私が望んでいた書ではなかった。星3つ普通、読み物としては面白い。
副題の「『愚将』はいかにして生み出されたのか」に惹かれた。
予備知識はあった、インパール作戦という兵站を無視した無謀な作戦の指揮官であるという。牟田口廉也中将の悪口は様々なところで述べられている。そういうのには興味なかった。そのような個人攻撃に何の意味があるのか?問題はそのような人を何故指揮官にしてしまったのか?組織の問題だろう。
本書は結局、牟田口廉也中将を攻撃している。私が知りたかった事はあまり多くないが、いちおうあった。
牟田口中将は参謀本部の中枢のエリートだったのだが派閥の関係で現場に追いやられた。現場を知らないのだ。そういう人が現場を指揮したらああなる。もっとも現場を知らない人間が中枢に居るというのも問題だ。

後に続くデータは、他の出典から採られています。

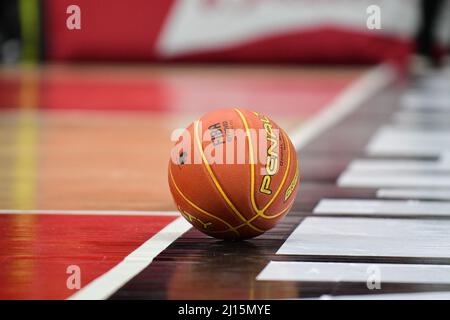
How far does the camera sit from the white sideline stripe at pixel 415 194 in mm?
7055

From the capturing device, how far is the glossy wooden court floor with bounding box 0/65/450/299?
4566 mm

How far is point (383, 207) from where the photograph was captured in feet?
21.9

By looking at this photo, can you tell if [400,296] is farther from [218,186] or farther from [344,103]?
[344,103]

加えてメンツや責任。牟田口中将の無謀な作戦に疑問を抱く人は多かったが否定した人は更迭されたりしている。やる気がない、根性がない等の消極的な態度だからだ。上官や大本営(つまり組織のトップ)は彼の作戦に認可を与えたのだから責任を彼のみに負わすべきではない。
そうした組織論的なのをもっと知りたかった。
ダグラス・マッカーサーはフィリピンで日本軍に敗北した。だがそれにより更迭されたりしていないか、されたのか知らないがその後活躍して終戦時に彼がどのような立場にあったのかは日本人であれば誰でも知るところだ。
当時の米軍と日本軍の組織のあり方の違いをもっと知りたい。個人的なふるまいとしても、これは参考になる事象だろう。